## Begin

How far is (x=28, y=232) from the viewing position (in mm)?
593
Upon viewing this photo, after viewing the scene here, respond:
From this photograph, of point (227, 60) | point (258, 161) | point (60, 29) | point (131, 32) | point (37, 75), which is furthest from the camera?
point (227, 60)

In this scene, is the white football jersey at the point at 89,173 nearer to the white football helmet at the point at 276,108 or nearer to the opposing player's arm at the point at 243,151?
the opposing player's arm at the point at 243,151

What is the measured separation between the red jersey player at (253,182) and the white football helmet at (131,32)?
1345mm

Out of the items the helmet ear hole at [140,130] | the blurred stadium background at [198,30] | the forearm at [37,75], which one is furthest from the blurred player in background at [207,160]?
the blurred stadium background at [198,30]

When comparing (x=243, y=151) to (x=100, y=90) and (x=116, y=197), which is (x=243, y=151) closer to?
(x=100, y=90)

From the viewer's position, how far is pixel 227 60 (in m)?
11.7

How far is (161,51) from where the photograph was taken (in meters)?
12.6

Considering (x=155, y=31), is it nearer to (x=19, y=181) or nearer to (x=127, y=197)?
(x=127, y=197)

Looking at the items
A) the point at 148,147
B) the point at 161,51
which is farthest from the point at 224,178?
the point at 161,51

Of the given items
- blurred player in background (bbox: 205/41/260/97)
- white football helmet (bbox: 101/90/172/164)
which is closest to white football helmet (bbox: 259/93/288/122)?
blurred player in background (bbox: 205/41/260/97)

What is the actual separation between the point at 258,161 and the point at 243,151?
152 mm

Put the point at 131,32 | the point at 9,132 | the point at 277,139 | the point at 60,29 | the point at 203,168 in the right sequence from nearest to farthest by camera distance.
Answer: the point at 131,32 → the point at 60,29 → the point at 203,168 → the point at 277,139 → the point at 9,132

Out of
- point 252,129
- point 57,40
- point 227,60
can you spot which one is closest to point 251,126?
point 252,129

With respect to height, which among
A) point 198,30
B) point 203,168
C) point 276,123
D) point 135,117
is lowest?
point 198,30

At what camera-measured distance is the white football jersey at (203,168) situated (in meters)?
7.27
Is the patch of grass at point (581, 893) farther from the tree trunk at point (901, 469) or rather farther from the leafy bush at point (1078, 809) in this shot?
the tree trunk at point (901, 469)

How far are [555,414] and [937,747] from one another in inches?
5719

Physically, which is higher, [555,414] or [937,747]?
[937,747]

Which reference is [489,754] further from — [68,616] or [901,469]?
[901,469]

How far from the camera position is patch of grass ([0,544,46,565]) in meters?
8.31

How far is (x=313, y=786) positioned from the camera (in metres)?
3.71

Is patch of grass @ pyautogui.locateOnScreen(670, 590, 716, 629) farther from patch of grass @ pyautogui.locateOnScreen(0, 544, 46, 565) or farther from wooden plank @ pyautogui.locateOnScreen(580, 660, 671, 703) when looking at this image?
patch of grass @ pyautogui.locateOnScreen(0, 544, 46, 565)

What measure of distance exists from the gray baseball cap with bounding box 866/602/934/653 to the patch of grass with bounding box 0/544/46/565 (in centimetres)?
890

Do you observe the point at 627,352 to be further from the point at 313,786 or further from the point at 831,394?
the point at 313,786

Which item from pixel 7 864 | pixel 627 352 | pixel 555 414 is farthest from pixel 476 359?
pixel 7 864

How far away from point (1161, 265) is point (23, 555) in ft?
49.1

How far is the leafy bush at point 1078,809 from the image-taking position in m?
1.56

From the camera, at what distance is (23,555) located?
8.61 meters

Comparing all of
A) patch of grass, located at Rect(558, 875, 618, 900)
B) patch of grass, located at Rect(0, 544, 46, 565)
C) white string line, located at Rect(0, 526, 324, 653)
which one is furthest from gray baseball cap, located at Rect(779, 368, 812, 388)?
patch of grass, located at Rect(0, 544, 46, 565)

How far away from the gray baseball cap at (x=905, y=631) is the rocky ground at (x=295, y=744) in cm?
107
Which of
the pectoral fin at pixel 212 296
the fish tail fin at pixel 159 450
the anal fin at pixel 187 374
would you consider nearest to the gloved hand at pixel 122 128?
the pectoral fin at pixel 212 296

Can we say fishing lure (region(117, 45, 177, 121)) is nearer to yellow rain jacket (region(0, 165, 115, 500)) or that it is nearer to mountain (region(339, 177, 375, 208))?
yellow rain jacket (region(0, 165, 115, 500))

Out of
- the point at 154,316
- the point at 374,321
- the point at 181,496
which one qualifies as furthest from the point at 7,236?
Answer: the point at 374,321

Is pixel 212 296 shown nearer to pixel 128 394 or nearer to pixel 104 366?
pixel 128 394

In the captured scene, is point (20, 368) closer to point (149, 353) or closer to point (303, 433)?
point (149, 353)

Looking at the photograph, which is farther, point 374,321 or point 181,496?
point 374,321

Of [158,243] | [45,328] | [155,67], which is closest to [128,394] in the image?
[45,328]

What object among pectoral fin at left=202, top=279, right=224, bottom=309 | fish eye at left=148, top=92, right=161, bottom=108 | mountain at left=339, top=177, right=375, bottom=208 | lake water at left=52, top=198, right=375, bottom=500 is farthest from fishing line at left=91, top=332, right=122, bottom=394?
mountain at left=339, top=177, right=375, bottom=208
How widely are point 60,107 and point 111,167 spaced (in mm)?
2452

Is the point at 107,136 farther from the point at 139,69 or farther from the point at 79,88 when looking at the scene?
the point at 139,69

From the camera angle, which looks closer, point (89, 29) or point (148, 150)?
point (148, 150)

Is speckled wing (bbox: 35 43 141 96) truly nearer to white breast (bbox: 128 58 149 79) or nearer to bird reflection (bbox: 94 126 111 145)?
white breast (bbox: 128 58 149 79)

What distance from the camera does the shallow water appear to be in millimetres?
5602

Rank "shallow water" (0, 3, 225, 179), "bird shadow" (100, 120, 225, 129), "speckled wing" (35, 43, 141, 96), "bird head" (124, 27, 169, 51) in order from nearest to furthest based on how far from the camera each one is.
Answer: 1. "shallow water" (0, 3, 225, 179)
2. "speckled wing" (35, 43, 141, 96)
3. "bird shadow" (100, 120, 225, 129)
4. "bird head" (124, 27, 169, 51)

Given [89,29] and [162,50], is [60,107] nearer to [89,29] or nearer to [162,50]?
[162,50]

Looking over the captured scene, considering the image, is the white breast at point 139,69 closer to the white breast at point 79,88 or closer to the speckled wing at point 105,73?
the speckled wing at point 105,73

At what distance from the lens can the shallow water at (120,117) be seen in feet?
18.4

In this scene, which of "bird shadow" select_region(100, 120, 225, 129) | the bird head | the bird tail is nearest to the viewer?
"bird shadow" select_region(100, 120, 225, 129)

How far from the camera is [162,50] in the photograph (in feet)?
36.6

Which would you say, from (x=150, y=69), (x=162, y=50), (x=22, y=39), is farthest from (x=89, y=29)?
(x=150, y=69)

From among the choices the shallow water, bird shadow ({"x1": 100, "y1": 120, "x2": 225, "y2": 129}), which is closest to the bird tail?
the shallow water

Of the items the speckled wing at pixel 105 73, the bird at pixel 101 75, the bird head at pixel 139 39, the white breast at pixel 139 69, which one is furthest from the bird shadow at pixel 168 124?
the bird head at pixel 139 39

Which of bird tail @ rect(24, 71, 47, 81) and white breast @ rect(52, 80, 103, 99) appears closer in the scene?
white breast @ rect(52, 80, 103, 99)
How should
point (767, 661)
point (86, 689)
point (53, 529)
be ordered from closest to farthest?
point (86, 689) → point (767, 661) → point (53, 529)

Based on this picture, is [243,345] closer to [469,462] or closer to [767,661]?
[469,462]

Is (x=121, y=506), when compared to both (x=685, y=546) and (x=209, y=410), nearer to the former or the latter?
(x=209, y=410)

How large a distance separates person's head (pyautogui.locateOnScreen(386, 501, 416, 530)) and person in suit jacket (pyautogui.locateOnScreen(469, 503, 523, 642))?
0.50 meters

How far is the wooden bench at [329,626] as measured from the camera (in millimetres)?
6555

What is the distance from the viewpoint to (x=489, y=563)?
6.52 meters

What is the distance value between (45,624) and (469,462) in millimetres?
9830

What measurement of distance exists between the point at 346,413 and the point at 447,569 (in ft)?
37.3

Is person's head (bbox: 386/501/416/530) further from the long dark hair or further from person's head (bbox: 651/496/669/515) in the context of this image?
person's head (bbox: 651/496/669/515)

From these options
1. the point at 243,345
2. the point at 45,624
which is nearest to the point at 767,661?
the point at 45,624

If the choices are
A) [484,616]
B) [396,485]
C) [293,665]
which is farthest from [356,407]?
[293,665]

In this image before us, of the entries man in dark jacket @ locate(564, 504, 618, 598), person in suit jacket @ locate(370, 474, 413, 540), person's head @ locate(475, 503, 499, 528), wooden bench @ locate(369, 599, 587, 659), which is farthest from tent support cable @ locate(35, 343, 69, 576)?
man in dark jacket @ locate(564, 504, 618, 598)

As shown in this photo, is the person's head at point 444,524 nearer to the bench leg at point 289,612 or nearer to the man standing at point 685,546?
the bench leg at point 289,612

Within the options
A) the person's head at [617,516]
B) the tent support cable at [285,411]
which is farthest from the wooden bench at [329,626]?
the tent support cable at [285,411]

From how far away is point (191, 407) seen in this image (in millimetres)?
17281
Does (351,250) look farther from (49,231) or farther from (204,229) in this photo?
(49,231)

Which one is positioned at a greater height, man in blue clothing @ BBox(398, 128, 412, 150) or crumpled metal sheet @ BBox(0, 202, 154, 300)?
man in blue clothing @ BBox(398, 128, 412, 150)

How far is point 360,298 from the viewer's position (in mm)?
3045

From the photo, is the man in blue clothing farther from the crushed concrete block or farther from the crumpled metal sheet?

## End

WHAT TO DO:
Can you print the stretch from the line containing "Does (351,250) look" through the end of the records, word for word?

WRITTEN RESPONSE:
Does (351,250) look farther from (49,231) or farther from (204,229) in this photo?
(49,231)

Which one is positioned at a greater height, man in blue clothing @ BBox(398, 128, 412, 150) or crumpled metal sheet @ BBox(0, 202, 154, 300)?
man in blue clothing @ BBox(398, 128, 412, 150)

How far is point 360,298 from the viewer's position (in mm)?
3045

From the photo, is the man in blue clothing farther from the crushed concrete block or farther from the crumpled metal sheet?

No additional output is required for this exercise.